* _What you need to do_:
1/ In the memorial for the cat Dejah Thoris, why did Dan have to strip to his underwear when he retrieved her from under the neighbor's porch?
2/ Write the next part of the memorial for the cat Dejah Thoris, continuing on from its final sentence.

Until we meet again


Dejah Thoris Burroughs Carter Hoyt, June 12 1989 – June 8 2009

She was the cutest ball of fur you ever saw.  For reasons that would take too long to explain, Dan and I broke into the sun room where she was locked — away from her mom.  I think she was maybe four weeks old, all fluff and meows.

We bottle raised her and her two brothers — not easy since I had a full time job as a translator at the time.  I always thought it was because of that that she was a little shy.  Not socialized enough.  Didn’t like being held.  However when Dan lay down on the floor to read, she would climb between his shoulder blades and fall asleep.

When we put wood down in the hallway of the house in Charlotte, she escaped from where we had her locked up and hid under the neighbor’s porch for two days, refusing to come out.  Dan had to go under there to get her.  The fit was so tight, he had to strip to his underwear to get her.  

As she became tamer with time, Dan was her special person.  She used to sit on the bed, on my side, and give me dirty looks when I came to bed, because I was clearly a third wheel.

(Stored items)

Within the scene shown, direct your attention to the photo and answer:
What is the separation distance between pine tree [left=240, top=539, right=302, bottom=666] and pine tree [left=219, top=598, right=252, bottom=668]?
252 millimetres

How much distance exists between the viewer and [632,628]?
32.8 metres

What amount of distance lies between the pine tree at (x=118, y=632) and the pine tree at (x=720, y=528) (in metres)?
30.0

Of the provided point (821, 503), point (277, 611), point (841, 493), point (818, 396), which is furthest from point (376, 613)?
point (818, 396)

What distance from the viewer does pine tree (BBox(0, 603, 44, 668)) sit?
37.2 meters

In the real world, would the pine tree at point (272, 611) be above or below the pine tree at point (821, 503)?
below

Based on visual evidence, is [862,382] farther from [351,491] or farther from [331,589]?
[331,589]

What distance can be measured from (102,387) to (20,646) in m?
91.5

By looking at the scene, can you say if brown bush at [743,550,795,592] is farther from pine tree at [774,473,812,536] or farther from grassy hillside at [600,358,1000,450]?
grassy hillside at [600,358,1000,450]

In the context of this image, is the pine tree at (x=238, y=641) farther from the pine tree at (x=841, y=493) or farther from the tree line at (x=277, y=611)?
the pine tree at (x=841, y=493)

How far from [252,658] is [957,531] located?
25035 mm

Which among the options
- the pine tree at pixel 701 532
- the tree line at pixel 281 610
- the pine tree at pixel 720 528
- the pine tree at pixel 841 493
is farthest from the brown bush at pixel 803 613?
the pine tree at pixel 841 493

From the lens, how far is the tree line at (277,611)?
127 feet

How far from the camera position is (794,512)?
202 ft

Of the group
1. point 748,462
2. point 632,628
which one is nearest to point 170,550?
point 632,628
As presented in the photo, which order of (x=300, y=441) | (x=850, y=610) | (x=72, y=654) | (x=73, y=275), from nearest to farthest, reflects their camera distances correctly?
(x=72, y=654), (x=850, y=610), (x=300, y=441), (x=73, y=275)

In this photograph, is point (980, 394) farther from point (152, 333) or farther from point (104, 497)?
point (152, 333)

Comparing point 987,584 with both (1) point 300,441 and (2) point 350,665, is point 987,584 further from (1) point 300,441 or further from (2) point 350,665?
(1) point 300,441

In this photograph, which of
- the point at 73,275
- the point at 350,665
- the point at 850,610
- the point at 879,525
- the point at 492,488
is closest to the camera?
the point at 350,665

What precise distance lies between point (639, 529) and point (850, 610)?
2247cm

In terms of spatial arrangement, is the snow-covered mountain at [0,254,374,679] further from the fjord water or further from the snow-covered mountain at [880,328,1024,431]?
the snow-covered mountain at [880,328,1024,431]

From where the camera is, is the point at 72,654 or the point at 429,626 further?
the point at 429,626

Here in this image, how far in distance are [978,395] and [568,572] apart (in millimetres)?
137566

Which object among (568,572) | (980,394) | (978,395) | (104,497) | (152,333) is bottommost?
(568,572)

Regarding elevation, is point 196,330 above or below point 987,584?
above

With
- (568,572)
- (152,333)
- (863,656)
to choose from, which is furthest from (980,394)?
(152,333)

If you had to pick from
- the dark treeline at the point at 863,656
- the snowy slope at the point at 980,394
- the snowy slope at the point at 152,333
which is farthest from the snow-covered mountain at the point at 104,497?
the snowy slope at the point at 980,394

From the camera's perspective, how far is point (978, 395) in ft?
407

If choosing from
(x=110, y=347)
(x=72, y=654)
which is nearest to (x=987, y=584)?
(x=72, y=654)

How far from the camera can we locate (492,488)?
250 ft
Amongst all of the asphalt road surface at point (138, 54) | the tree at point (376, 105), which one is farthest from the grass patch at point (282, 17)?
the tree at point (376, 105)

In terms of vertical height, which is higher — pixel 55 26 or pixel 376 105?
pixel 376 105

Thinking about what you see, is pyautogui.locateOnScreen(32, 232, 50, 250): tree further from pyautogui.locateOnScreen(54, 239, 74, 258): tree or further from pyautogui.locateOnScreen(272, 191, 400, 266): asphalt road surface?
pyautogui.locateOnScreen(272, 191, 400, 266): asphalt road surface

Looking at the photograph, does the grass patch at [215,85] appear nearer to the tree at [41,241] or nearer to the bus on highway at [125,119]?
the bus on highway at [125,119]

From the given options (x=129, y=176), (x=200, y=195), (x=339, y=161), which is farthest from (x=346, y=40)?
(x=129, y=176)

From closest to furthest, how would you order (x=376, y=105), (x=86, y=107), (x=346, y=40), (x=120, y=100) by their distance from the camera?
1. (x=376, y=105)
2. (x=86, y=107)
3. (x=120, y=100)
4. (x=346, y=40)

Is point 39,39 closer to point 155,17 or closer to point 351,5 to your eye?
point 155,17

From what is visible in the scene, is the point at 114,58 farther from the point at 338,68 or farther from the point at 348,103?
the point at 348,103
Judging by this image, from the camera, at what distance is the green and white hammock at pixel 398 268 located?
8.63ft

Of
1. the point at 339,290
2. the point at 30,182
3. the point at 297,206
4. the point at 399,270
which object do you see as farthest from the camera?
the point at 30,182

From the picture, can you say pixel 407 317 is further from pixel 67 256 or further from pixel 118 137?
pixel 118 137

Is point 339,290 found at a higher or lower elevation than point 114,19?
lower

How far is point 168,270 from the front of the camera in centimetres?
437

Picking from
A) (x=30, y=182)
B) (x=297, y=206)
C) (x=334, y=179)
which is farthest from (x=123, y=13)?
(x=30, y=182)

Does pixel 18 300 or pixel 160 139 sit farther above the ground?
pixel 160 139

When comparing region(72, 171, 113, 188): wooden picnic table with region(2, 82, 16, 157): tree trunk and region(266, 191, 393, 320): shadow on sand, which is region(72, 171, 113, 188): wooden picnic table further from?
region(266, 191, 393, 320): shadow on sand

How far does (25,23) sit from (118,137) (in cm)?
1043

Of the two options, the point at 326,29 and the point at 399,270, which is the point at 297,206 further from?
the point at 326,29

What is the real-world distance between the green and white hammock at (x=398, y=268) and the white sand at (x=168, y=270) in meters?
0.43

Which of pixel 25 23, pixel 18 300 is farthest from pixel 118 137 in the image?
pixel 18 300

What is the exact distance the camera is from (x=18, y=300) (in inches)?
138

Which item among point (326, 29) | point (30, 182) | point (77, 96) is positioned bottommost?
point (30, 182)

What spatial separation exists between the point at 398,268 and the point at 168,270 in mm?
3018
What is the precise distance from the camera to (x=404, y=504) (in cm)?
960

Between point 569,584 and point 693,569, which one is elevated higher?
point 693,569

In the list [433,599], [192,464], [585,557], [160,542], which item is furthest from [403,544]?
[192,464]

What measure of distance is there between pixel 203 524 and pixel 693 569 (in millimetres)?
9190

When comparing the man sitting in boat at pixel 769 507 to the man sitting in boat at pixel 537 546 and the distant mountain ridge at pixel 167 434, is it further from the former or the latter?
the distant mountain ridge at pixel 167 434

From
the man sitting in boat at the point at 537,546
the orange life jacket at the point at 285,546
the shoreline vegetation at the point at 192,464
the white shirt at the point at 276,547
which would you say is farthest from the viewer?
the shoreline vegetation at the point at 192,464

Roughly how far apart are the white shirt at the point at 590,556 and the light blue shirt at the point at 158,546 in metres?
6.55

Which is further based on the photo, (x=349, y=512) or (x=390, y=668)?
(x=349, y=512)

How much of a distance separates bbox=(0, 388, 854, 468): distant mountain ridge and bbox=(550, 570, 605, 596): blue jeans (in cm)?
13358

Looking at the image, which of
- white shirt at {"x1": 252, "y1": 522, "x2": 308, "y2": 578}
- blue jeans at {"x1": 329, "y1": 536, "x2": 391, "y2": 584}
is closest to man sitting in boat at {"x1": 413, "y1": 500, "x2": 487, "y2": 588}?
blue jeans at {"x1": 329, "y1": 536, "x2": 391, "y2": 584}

* _Exercise answers_:
1/ The space under the porch was so tight that Dan could fit only after stripping to his underwear. She had been hiding there for two days after escaping when wood was being put down in the hallway.

2/
When we moved from Charlotte, for various reasons, (mostly renting) the cats ended up outdoors.  DT took up hunting.  She could bring down anything, from rabbits to birds.  In Columbia, SC she got me involved with raptor rescue by bringing down a hawk (I think) that we then nursed to health.  This while she had a bell on.

When we lived in Manitou Springs and traveled a lot, we boarded the cats while we were gone.  If DT got wind she was going to be boarded, she’d run all over the neighborhood to avoid us.  More than once we left on vacation and left instructions with our friend Charles to the tune of "When she comes to eat, grab her and take her to the vet for boarding."   By this time, we’d have had them indoors only, but her friends, Pete and Randy liked being outdoors and so she did too.  If we tried to bring her in she’d cry her heart out to join them.

She was the youngest of the first batch of our cats and answered to ‘baby girl" as readilly as to "DT".  She always answerd to Dan, no matter what he called her, though. 

When first Randy then Pete died, we brought DT and Pixie inside.  She was Pixie’s best friend, comforter and nurse as he declined and died, four years ago.  I don’t care what animal experts say, she missed him till today.

If she loved you, she groomed you — usually wildly.  We called it "hair by DT" when she licked your hair so it was all at odd angles.  If you weren’t feeling well, she crawled in bed with you and did this.  Lately she was afraid one of us would think she didn’t love us.  She’d walk between us, licking one and then the next.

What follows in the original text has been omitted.